Au nord-ouest du pays, en plein bush, à une petite centaine de kilomètres de Bahir Dar qui borde le lac Tana, Zumra Nuru a créé en 1972 une communauté utopique où femmes et hommes seraient tous égaux. TVB est allé partager 24 heures de la vie de cette communauté.
Le soleil sèche la terre des hauts plateaux éthiopiens qui n’ont plus vu la pluie depuis le mois d’octobre. La voiture vient de quitter le béton et s’élance sur un chemin de cailloux et de terre ocre, laissant derrière elle une fumée de poussière qui semble tout recouvrir. Les Amharas qui longent le chemin observent curieux ou indifférents cette traversée brisant le temps. Un panneau en tôle bleu et blanc indique que les prochaines constructions de terre-paille forment la communauté Awra Amba, « les maîtres des collines» en amharique.
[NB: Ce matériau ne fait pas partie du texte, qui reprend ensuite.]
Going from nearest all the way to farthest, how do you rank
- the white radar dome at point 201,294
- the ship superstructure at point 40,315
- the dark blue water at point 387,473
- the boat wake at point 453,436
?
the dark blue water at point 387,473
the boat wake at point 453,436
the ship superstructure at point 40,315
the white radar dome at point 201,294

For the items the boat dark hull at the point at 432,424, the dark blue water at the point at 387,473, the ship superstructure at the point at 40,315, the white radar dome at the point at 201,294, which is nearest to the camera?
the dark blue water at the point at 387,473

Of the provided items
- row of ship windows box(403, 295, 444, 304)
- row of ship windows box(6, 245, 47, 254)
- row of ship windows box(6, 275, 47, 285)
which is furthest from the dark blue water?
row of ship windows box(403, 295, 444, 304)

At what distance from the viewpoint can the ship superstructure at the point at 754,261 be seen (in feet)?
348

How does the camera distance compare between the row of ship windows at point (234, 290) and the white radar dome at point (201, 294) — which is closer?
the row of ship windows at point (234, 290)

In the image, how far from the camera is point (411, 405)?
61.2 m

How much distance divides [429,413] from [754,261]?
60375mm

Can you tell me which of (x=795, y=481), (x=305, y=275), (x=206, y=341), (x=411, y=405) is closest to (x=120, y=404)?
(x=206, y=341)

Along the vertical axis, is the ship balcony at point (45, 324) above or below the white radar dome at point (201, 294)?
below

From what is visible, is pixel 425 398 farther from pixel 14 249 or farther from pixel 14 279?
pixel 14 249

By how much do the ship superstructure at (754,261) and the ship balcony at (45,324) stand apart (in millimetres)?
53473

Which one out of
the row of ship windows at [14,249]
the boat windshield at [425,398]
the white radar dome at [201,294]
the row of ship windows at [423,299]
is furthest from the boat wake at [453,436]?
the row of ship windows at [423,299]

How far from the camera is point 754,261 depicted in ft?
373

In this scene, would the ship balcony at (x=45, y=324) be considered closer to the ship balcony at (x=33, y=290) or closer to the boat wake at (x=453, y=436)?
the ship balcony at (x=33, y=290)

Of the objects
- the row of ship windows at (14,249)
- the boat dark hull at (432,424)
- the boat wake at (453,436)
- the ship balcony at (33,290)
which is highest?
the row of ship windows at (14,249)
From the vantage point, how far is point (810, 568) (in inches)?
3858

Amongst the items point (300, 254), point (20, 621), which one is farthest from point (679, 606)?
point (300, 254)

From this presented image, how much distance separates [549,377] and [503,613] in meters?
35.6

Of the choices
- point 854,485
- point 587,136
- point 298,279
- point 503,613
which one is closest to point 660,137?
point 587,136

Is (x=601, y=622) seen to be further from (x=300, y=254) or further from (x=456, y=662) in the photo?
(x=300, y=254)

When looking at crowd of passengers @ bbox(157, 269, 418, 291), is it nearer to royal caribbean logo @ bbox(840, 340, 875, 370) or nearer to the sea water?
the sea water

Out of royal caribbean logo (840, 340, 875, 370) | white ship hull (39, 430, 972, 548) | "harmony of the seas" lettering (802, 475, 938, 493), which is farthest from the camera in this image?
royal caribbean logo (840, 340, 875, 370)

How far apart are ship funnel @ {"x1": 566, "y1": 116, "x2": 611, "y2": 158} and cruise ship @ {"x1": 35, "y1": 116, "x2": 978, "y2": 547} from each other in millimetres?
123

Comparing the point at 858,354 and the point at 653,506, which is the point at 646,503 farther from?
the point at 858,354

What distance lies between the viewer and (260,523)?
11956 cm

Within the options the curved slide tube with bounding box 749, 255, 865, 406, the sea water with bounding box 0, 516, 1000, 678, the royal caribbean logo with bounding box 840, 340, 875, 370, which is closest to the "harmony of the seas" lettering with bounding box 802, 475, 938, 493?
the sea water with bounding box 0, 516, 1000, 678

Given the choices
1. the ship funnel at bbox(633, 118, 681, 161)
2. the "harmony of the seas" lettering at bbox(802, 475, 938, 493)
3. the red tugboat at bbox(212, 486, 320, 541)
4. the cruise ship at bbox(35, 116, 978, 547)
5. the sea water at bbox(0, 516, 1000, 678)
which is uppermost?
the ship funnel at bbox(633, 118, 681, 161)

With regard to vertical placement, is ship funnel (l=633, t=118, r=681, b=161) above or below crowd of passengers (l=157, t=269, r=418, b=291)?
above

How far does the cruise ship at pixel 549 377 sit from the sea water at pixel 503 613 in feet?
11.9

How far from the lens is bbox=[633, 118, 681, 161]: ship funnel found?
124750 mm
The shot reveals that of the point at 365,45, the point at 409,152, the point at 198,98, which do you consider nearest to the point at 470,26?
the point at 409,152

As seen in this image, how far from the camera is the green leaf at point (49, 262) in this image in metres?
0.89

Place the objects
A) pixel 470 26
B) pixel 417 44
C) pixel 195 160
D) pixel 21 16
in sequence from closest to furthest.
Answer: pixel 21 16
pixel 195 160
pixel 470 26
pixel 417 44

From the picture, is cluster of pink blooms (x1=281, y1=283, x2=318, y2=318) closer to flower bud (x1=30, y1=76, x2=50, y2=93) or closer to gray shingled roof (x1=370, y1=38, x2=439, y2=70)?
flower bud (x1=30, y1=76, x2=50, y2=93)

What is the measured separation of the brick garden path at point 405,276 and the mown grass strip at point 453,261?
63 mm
Une pancarte Guest House trône au-dessus d’un bâtiment qui contient une quinzaine de chambres composées d’une couche et d’une petite étagère moulée dans les murs de terre humide et de paille recouverts de peinture jaune. Une porte faite de tôle et de bois peut se fermer avec un petit cadenas, des dessins aux murs rappellent les couleurs vives des paysages qui nous entourent.
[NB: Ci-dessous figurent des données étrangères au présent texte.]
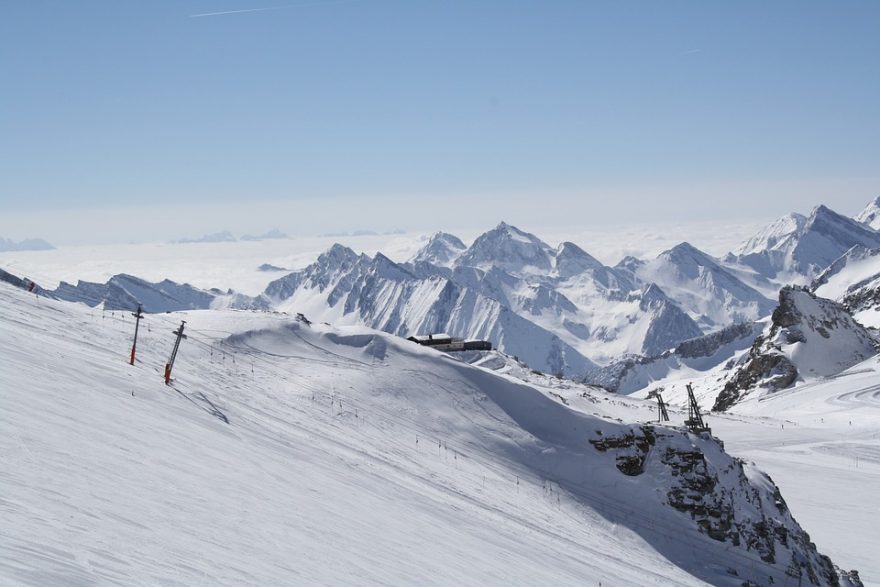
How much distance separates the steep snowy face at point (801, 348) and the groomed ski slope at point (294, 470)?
105191 mm

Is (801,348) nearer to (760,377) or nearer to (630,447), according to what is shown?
(760,377)

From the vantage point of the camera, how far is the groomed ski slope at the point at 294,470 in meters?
12.1

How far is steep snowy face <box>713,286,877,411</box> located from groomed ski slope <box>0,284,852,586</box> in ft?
345

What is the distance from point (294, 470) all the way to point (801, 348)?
145214 mm

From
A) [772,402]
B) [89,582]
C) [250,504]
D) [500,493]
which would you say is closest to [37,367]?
[250,504]

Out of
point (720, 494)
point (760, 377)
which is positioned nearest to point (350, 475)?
point (720, 494)

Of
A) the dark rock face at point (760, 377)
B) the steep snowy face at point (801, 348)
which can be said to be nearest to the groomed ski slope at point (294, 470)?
the dark rock face at point (760, 377)

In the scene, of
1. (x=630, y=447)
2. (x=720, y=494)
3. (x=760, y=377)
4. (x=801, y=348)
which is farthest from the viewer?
(x=801, y=348)

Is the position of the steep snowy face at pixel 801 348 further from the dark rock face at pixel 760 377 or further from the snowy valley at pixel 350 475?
the snowy valley at pixel 350 475

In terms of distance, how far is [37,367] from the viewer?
883 inches

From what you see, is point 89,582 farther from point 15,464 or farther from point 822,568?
point 822,568

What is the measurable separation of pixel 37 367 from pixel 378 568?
1440 centimetres

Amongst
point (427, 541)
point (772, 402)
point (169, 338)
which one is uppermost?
point (772, 402)

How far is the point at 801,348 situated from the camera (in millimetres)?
142875
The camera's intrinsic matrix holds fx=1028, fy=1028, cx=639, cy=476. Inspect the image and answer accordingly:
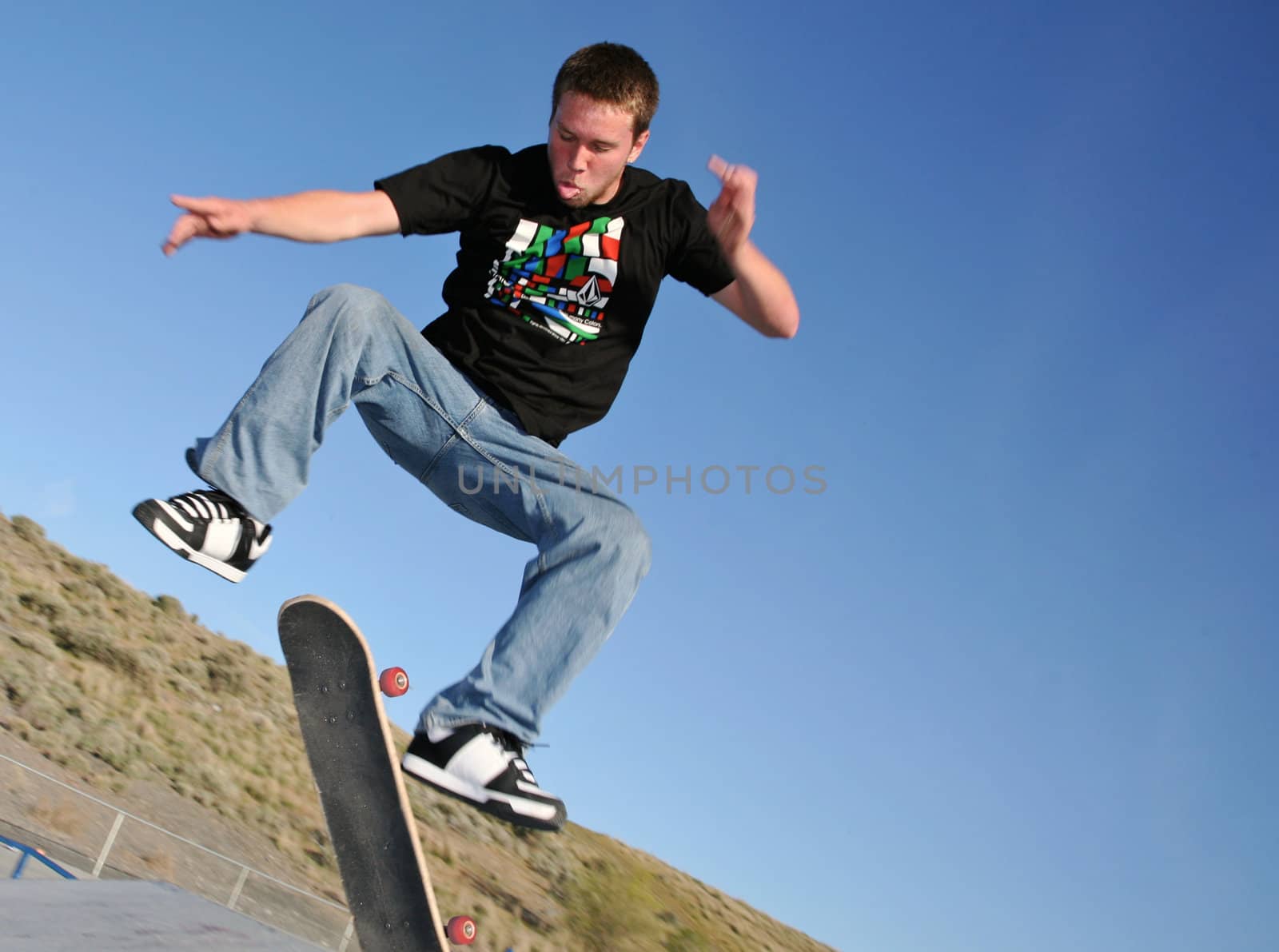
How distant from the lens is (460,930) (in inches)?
148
« Un homme ne peut pas naître sans une femme »
Délestée de mes bagages, je suis invitée à prendre une boisson rafraîchissante sur la petite place centrale des bâtiments d’hébergement pour touristes. Aida et son père, Asnaske, nous rejoignent vite, c’est lui qui s’occupe d’elle en ce moment, sa femme travaille à la comptabilité de la communauté, lui, guide, ne travaille pas aujourd’hui. Derese, le cuisinier de la communauté, nous emmène grimper la colline la plus proche pour observer le coucher de soleil. Nous longeons les ateliers de tissage où hommes et femmes travaillent ensemble. Puis nous traversons des champs où femmes et enfants travaillent et gardent le bétail. Des oignons, des mangues, des tomates sont cultivés ici sur des terrasses d’irrigation, du tef (céréale locale) et des vaches nourrissent en partie la communauté.
Nous rentrons pour le dîner qui se tient rapidement une fois la nuit tombée, vers 19 h pour les étrangers (2 h de plus qu’en France) ou 1 h de la nuit en heure amharique qui commence lorsque le soleil se lève et que la vie commence (6 h du matin en heure internationale correspond à 1 h de la journée en heure amharique, qui se divise en 2 cycles de 12 heures). Les discussions nous amènent à évoquer l’angle de mon reportage, l’égalité femmes-hommes. Asnake nous raconte que Zumra, le fondateur de la communauté, aurait souvent expliqué l’inégalité des femmes et des hommes par un esprit égoïste et autocentré de l’homme qui, se croyant plus fort que la femme, aurait eu envie de la diriger ; mais que c’est un raisonnement erroné puisqu’un homme ne peut pas naître sans une femme, et ne peut donc pas lui être supérieur. Pour Asnake, qui évoque à plusieurs reprises l’idéologie communiste, nous sommes tous égaux et ne devrions faire aucune différence ni dans les tâches quotidiennes, ni dans nos jugements. C’est l’esprit de la communauté, « nous sommes tous des êtres humains » est une phrase qui revient souvent dans la bouche des membres anglophones rencontrés.
« On ne leur donne pas l’égalité, on reconnaît juste les droits naturels »
Le lendemain matin, après un petit-déjeuner pris au rythme cadencé des machines à tisser, une entrevue avec Zumra, le fondateur, est prévue. Sa fille, Aregash, me reçoit dans le centre d’informations construit sur la place du village, elle fera la traduction. Zumra, âgé aujourd’hui de 72 ans, arrive tranquillement dans l’ombre de la maisonnée. Vêtu d’une chemise blanche, il porte un chapeau de laine verte sur la tête ; une écharpe, avec le symbole du village, tombe sur son buste. Tout le monde le connaît et le salue respectueusement sur son chemin.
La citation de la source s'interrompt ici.